Pearl’s searing regret and awareness of her demons that she struggles to mask rise to the surface in an extraordinary climactic monologue she delivers to her absent husband, Howard, in the presence of her bewildered sister-in-law Mitsy. Her view of life as “harsh, bleak, and draining” has been formed by one lived strictly in service of another, while her repressive upbringing proves to be strikingly similar to that of Maxine, whose evangelist father rages on the TV screens in “X.” It all leads to an unforgettable final shot of Pearl, her face viewed in close-up, as she welcomes her husband back from the war, hoping he won’t mind the corpses propped up in the dining room. Pearl’s grotesquely strained smile was only meant to be glimpsed in a freeze frame over the end credits, yet West and Goth spontaneously decided on the shooting day to have Pearl hold that pose for as long as possible. In this moment, she channels the personal hell every woman has endured when forced to put on a happy face. (Matt Fagerholm)
Austin Butler as Elvis Presley in “Elvis”
What is so strange about Austin Butler as Elvis in Baz Luhrmann’s “Elvis” is he does not look like Elvis at all. Luhrmann’s casting of Butler brought a lot of inevitable chatter.
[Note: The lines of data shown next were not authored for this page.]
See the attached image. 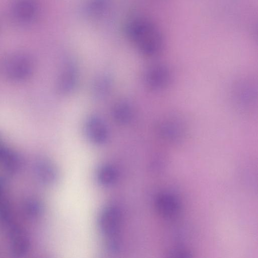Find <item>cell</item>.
I'll use <instances>...</instances> for the list:
<instances>
[{
    "mask_svg": "<svg viewBox=\"0 0 258 258\" xmlns=\"http://www.w3.org/2000/svg\"><path fill=\"white\" fill-rule=\"evenodd\" d=\"M125 32L130 40L145 55H156L164 47V39L161 31L147 19H131L126 25Z\"/></svg>",
    "mask_w": 258,
    "mask_h": 258,
    "instance_id": "cell-1",
    "label": "cell"
},
{
    "mask_svg": "<svg viewBox=\"0 0 258 258\" xmlns=\"http://www.w3.org/2000/svg\"><path fill=\"white\" fill-rule=\"evenodd\" d=\"M158 135L171 143H180L188 133L187 124L182 117L176 114L166 115L157 125Z\"/></svg>",
    "mask_w": 258,
    "mask_h": 258,
    "instance_id": "cell-2",
    "label": "cell"
},
{
    "mask_svg": "<svg viewBox=\"0 0 258 258\" xmlns=\"http://www.w3.org/2000/svg\"><path fill=\"white\" fill-rule=\"evenodd\" d=\"M98 222L101 232L107 239V246L118 245L117 238L121 226L119 210L113 206L105 207L99 215Z\"/></svg>",
    "mask_w": 258,
    "mask_h": 258,
    "instance_id": "cell-3",
    "label": "cell"
},
{
    "mask_svg": "<svg viewBox=\"0 0 258 258\" xmlns=\"http://www.w3.org/2000/svg\"><path fill=\"white\" fill-rule=\"evenodd\" d=\"M172 73L170 69L164 63L153 64L147 68L144 73L146 86L153 91L164 90L172 83Z\"/></svg>",
    "mask_w": 258,
    "mask_h": 258,
    "instance_id": "cell-4",
    "label": "cell"
},
{
    "mask_svg": "<svg viewBox=\"0 0 258 258\" xmlns=\"http://www.w3.org/2000/svg\"><path fill=\"white\" fill-rule=\"evenodd\" d=\"M4 70L7 77L14 81H22L32 75L33 65L28 57L17 54L9 57L4 63Z\"/></svg>",
    "mask_w": 258,
    "mask_h": 258,
    "instance_id": "cell-5",
    "label": "cell"
},
{
    "mask_svg": "<svg viewBox=\"0 0 258 258\" xmlns=\"http://www.w3.org/2000/svg\"><path fill=\"white\" fill-rule=\"evenodd\" d=\"M232 100L236 107L241 111L249 110L253 106L256 99V89L248 80L237 82L232 90Z\"/></svg>",
    "mask_w": 258,
    "mask_h": 258,
    "instance_id": "cell-6",
    "label": "cell"
},
{
    "mask_svg": "<svg viewBox=\"0 0 258 258\" xmlns=\"http://www.w3.org/2000/svg\"><path fill=\"white\" fill-rule=\"evenodd\" d=\"M78 80V70L76 62L68 59L62 66L57 83V90L60 94L68 95L75 89Z\"/></svg>",
    "mask_w": 258,
    "mask_h": 258,
    "instance_id": "cell-7",
    "label": "cell"
},
{
    "mask_svg": "<svg viewBox=\"0 0 258 258\" xmlns=\"http://www.w3.org/2000/svg\"><path fill=\"white\" fill-rule=\"evenodd\" d=\"M84 131L87 138L95 145L104 144L108 138V130L105 122L97 115H91L86 119Z\"/></svg>",
    "mask_w": 258,
    "mask_h": 258,
    "instance_id": "cell-8",
    "label": "cell"
},
{
    "mask_svg": "<svg viewBox=\"0 0 258 258\" xmlns=\"http://www.w3.org/2000/svg\"><path fill=\"white\" fill-rule=\"evenodd\" d=\"M155 207L159 214L167 220L176 218L181 210L178 198L170 192H162L155 200Z\"/></svg>",
    "mask_w": 258,
    "mask_h": 258,
    "instance_id": "cell-9",
    "label": "cell"
},
{
    "mask_svg": "<svg viewBox=\"0 0 258 258\" xmlns=\"http://www.w3.org/2000/svg\"><path fill=\"white\" fill-rule=\"evenodd\" d=\"M11 246L13 252L21 255L27 252L30 246L29 241L24 231L15 224L9 228Z\"/></svg>",
    "mask_w": 258,
    "mask_h": 258,
    "instance_id": "cell-10",
    "label": "cell"
},
{
    "mask_svg": "<svg viewBox=\"0 0 258 258\" xmlns=\"http://www.w3.org/2000/svg\"><path fill=\"white\" fill-rule=\"evenodd\" d=\"M112 86V81L109 75L102 73L94 79L91 87V94L93 99L101 100L109 94Z\"/></svg>",
    "mask_w": 258,
    "mask_h": 258,
    "instance_id": "cell-11",
    "label": "cell"
},
{
    "mask_svg": "<svg viewBox=\"0 0 258 258\" xmlns=\"http://www.w3.org/2000/svg\"><path fill=\"white\" fill-rule=\"evenodd\" d=\"M36 170L38 177L45 184H51L56 180V169L53 164L46 159L42 158L37 161Z\"/></svg>",
    "mask_w": 258,
    "mask_h": 258,
    "instance_id": "cell-12",
    "label": "cell"
},
{
    "mask_svg": "<svg viewBox=\"0 0 258 258\" xmlns=\"http://www.w3.org/2000/svg\"><path fill=\"white\" fill-rule=\"evenodd\" d=\"M112 112L114 120L121 125L127 124L133 118L132 106L125 100H120L116 102L113 107Z\"/></svg>",
    "mask_w": 258,
    "mask_h": 258,
    "instance_id": "cell-13",
    "label": "cell"
},
{
    "mask_svg": "<svg viewBox=\"0 0 258 258\" xmlns=\"http://www.w3.org/2000/svg\"><path fill=\"white\" fill-rule=\"evenodd\" d=\"M96 177L100 184L109 186L116 181L117 173L112 166L105 165L99 168L97 171Z\"/></svg>",
    "mask_w": 258,
    "mask_h": 258,
    "instance_id": "cell-14",
    "label": "cell"
},
{
    "mask_svg": "<svg viewBox=\"0 0 258 258\" xmlns=\"http://www.w3.org/2000/svg\"><path fill=\"white\" fill-rule=\"evenodd\" d=\"M15 12L21 19L28 20L36 12V5L33 0H19L15 5Z\"/></svg>",
    "mask_w": 258,
    "mask_h": 258,
    "instance_id": "cell-15",
    "label": "cell"
},
{
    "mask_svg": "<svg viewBox=\"0 0 258 258\" xmlns=\"http://www.w3.org/2000/svg\"><path fill=\"white\" fill-rule=\"evenodd\" d=\"M109 7V0H88L86 8L91 16L98 17L105 13Z\"/></svg>",
    "mask_w": 258,
    "mask_h": 258,
    "instance_id": "cell-16",
    "label": "cell"
},
{
    "mask_svg": "<svg viewBox=\"0 0 258 258\" xmlns=\"http://www.w3.org/2000/svg\"><path fill=\"white\" fill-rule=\"evenodd\" d=\"M18 156L6 147L0 140V163L5 169L12 168L17 162Z\"/></svg>",
    "mask_w": 258,
    "mask_h": 258,
    "instance_id": "cell-17",
    "label": "cell"
},
{
    "mask_svg": "<svg viewBox=\"0 0 258 258\" xmlns=\"http://www.w3.org/2000/svg\"><path fill=\"white\" fill-rule=\"evenodd\" d=\"M25 211L29 216L36 217L41 214L42 206L36 201L30 200L25 205Z\"/></svg>",
    "mask_w": 258,
    "mask_h": 258,
    "instance_id": "cell-18",
    "label": "cell"
},
{
    "mask_svg": "<svg viewBox=\"0 0 258 258\" xmlns=\"http://www.w3.org/2000/svg\"><path fill=\"white\" fill-rule=\"evenodd\" d=\"M3 182L0 179V209L7 203L3 197Z\"/></svg>",
    "mask_w": 258,
    "mask_h": 258,
    "instance_id": "cell-19",
    "label": "cell"
}]
</instances>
Butler’s body type, his bone structure—it wasn’t immediately apparent what Luhrmann might have seen in him. But Luhrmann was up to something a little bit different than your standard “and then this happened” biopic. There’s some use of prosthetics in the later sequences when Elvis is older and more chiseled, but in general, it’s up to Butler to suggest Elvis—not so much what he looked like, but what he brought to the table as a performer. And what he brought to the table was weird and alien in 1954: pink suits, eye makeup, dyed hair, jiggling body, and the primal connection he instantly had with his audiences. This type of thing is taken for granted, not just with Elvis, but with other massive superstar-like figures in the past, and it shouldn’t be. Luhrmann was interested in the larger context, how Elvis was different from the bigwig stars around him, and how he exploded the world around him.
Butler has said when he started the process of “becoming” Elvis, it felt at first like being a little kid and trying on his father’s suit. The suit was way too big, he had to work to fill out the suit. The persona is so imitated, the posthumous fame so bizarre and unconnected from reality … it was Butler’s job to somehow bring it down to earth, keep us emotionally connected, and yet still be able to fill out those jangling shimmering white jumpsuits. You try to move around like Elvis in an Arthurian Castle-shaped jumpsuit. Report back how silly you feel doing it. But on Butler, it didn’t seem silly.